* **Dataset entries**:
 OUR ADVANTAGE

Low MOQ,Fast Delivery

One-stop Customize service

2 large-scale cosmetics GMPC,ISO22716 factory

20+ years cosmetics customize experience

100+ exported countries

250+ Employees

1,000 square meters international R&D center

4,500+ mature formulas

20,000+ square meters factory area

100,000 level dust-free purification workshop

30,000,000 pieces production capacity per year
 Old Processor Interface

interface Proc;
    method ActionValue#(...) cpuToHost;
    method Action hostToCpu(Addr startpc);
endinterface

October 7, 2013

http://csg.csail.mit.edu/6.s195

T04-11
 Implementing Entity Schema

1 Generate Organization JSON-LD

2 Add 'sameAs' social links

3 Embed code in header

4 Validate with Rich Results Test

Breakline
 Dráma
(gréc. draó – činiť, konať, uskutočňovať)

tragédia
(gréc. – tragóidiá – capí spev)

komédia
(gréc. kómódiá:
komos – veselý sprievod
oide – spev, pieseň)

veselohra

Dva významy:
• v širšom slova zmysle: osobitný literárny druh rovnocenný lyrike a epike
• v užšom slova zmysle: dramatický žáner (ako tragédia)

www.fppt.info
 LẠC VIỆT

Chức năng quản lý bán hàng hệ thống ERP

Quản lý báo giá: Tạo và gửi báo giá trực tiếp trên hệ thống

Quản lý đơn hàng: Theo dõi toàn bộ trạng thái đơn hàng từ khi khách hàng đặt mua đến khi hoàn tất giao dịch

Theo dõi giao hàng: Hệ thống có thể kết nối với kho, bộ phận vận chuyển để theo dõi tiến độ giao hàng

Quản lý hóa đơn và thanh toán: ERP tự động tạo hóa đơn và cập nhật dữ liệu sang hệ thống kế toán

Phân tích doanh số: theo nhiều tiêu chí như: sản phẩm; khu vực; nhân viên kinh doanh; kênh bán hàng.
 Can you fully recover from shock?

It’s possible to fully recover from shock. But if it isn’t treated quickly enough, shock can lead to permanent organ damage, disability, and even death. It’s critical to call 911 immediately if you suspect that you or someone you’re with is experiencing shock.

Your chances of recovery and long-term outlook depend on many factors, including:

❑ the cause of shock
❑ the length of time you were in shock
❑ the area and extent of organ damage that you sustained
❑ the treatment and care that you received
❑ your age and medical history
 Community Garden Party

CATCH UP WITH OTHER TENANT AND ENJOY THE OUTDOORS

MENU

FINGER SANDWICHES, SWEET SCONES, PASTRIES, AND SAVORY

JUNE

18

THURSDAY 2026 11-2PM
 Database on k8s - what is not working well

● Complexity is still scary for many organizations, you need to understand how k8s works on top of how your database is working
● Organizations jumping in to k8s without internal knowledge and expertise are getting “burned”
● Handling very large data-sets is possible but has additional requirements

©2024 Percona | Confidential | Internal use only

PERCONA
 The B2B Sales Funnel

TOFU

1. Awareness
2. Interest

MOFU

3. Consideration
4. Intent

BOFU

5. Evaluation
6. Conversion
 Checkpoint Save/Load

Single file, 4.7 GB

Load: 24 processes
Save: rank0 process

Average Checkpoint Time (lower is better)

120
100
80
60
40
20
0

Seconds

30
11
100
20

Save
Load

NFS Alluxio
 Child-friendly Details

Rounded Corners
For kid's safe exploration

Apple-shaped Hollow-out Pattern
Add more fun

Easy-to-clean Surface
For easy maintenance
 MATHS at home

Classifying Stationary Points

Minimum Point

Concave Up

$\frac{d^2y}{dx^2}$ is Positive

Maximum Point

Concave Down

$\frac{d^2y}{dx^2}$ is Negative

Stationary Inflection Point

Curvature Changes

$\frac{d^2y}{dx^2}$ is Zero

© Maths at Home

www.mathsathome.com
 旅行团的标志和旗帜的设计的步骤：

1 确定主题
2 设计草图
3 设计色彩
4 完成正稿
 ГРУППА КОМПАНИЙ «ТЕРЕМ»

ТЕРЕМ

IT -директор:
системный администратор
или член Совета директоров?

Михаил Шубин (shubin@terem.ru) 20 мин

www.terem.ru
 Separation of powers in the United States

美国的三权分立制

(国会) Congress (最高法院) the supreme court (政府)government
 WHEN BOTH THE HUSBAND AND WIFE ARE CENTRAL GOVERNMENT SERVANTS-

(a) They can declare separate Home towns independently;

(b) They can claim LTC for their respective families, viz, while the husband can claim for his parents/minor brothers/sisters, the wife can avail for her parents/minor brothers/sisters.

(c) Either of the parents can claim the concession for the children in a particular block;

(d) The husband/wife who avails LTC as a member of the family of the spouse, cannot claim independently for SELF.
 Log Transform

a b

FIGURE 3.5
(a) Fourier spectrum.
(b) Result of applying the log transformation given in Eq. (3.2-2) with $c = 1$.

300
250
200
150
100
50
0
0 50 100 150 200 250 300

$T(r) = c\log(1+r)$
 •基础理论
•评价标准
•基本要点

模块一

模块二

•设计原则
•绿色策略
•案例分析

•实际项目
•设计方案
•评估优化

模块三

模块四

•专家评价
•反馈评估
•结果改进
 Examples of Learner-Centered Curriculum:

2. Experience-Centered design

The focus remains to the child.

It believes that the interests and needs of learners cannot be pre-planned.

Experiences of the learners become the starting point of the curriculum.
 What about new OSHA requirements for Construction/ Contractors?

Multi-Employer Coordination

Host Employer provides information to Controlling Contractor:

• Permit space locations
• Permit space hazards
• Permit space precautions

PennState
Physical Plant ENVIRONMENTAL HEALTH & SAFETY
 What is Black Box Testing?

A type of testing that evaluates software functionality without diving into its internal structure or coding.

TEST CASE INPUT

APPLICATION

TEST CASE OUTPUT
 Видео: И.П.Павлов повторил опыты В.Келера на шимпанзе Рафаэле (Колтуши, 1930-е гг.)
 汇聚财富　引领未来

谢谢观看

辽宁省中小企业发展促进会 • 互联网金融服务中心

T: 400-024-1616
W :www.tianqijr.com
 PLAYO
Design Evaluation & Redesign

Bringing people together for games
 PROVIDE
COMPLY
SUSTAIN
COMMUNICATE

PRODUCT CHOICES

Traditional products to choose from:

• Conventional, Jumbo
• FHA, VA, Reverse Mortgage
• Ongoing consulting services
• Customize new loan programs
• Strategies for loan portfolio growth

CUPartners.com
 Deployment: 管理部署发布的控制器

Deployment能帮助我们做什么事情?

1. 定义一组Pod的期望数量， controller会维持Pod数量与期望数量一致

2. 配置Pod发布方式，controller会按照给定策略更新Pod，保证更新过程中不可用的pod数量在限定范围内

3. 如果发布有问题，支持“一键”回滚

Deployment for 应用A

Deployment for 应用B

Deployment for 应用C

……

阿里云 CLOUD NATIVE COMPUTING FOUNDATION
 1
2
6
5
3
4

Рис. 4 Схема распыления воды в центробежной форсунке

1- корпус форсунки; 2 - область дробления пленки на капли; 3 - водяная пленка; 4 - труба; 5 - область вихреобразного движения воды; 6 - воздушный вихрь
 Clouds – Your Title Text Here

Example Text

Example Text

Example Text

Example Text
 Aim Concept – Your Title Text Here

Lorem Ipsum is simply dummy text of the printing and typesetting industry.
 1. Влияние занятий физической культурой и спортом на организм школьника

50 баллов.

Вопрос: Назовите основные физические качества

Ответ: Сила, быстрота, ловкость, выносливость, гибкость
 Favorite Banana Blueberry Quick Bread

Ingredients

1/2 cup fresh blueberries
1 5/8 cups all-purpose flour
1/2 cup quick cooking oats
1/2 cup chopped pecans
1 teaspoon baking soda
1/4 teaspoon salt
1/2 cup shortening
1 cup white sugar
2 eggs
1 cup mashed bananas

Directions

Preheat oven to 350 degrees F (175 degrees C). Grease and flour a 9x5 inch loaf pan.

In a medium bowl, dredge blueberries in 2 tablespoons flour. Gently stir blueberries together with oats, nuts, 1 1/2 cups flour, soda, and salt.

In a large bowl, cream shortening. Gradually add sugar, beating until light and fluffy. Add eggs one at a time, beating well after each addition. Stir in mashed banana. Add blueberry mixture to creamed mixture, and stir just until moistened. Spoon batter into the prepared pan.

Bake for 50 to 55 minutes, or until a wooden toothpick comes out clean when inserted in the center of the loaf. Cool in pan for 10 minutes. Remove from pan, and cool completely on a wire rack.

* **What the task asks**:
Every line in the data that holds "independently" should be copied out.

* **Written answer**:
(a) They can declare separate Home towns independently;
(d) The husband/wife who avails LTC as a member of the family of the spouse, cannot claim independently for SELF.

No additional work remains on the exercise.